Justiça manda Prefeitura destravar pedido que cobra R$ 33 milhões

Um procedimento administrativo da Seleta e Omep no Município tramita desde 2014

Mayara Bueno
Omep de Campo Grande. (Foto: Simão Nogueira)Omep de Campo Grande. (Foto: Simão Nogueira)
Sede da Seleta em Campo Grande. (Foto: Marcos Ermínio)Sede da Seleta em Campo Grande. (Foto: Marcos Ermínio)

A Justiça determinou à Prefeitura a análise, em 30 dias, do pedido administrativo apresentado pela Seleta Sociedade Caritativa e Humanitária e Omep (Organização Mundial pela Educação Pré-Escolar), que solicita o ressarcimento de R$ 33 milhões, montante que deveria ser recolhido pelo Município a título de cota patronal, contribuição paga por um contratante à Previdência Social.

Em maio, a Seleta ingressou com uma ação, pedindo que a Justiça obrigasse a Prefeitura a responder um procedimento administrativo de 2014. Na ocasião, a Procuradoria Jurídica do Executivo Municipal recebeu o documento e elaborou um parecer sobre a devolução, mas nunca julgou o mérito do pedido. Tanto a Seleta quanto a Omep apresentaram uma ação pedindo o dinheiro de volta, mas o Judiciário argumentou que elas não são legítimas para cobrar por algo que não recolheram.
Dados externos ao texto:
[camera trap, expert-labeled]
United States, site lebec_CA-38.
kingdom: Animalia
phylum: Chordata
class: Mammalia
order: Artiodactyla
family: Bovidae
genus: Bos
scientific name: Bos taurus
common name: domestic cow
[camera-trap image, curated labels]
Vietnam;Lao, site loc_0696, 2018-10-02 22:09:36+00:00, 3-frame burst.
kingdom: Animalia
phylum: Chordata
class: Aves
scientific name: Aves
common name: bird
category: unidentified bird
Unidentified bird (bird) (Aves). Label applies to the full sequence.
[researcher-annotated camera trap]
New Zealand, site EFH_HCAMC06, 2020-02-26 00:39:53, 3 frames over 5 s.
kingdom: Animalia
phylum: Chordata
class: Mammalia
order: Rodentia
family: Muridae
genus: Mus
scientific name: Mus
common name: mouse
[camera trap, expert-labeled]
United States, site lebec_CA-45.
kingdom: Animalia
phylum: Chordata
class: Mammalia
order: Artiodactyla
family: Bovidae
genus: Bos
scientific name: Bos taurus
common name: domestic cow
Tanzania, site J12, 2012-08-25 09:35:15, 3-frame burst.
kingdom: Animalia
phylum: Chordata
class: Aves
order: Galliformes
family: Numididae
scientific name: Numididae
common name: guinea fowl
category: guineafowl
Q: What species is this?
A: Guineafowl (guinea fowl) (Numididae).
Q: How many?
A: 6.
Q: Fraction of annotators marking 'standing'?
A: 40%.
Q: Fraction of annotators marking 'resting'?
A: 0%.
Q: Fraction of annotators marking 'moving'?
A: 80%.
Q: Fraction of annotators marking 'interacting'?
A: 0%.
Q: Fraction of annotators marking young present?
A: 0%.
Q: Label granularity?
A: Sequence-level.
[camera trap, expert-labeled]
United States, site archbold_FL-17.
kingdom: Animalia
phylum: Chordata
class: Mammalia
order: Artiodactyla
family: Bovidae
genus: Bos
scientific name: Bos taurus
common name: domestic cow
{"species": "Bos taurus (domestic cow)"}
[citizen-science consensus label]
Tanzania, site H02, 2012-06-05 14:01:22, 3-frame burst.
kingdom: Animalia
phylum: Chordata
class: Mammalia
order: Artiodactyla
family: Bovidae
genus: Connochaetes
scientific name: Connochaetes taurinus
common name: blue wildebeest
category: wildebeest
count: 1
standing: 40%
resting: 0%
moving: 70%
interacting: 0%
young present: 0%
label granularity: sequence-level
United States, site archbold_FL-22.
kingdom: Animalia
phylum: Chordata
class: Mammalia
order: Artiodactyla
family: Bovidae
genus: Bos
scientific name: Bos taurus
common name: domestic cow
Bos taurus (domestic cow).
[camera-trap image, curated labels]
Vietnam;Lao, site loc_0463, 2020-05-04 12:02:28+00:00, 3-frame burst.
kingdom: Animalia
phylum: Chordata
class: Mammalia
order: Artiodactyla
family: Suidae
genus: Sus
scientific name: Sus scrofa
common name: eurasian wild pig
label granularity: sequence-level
Já a decisão emitida em 3 de junho determina que a Prefeitura analise o pedido em 30 dias. O protocolo do pedido administrativo das entidades foi realizado em 9 de junho de 2014 e o parecer 10 de outubro do mesmo ano. O argumento é que já se passou mais de um ano e a Procuradoria Jurídica já se manifestou nos autos, estando pronta para decisão.

Entenda – As duas entidades cobram pelo menos R$ 33 milhões, arrecadados desde 1997, quando os primeiros convênios com o Município foram firmados. Nos contratos, coube à Prefeitura, entre outras coisas, custear os salários das pessoas contratadas pelas duas entidades e os demais recolhimentos trabalhistas.

Omep e Seleta argumentam que possuem imunidade tributária, ou seja, são isentas de recolhimento de tributo, mas deveriam aplicar o valor proporcional ao que deixou de recolher em benefício próprio. No entanto, a Prefeitura não estaria fazendo recolhendo os valores e, na visão das entidades, estaria “se apropriando, por erro material, dos valores correspondentes”.

Neste ano, as entidades entraram com uma ação, pedindo o ressarcimento dos tributos, mas a Justiça entendeu que elas não são legítimas para cobrar tal verba, argumento que, se há irregularidade no não repasse, a questão deve ser cobrada pela Previdência Social.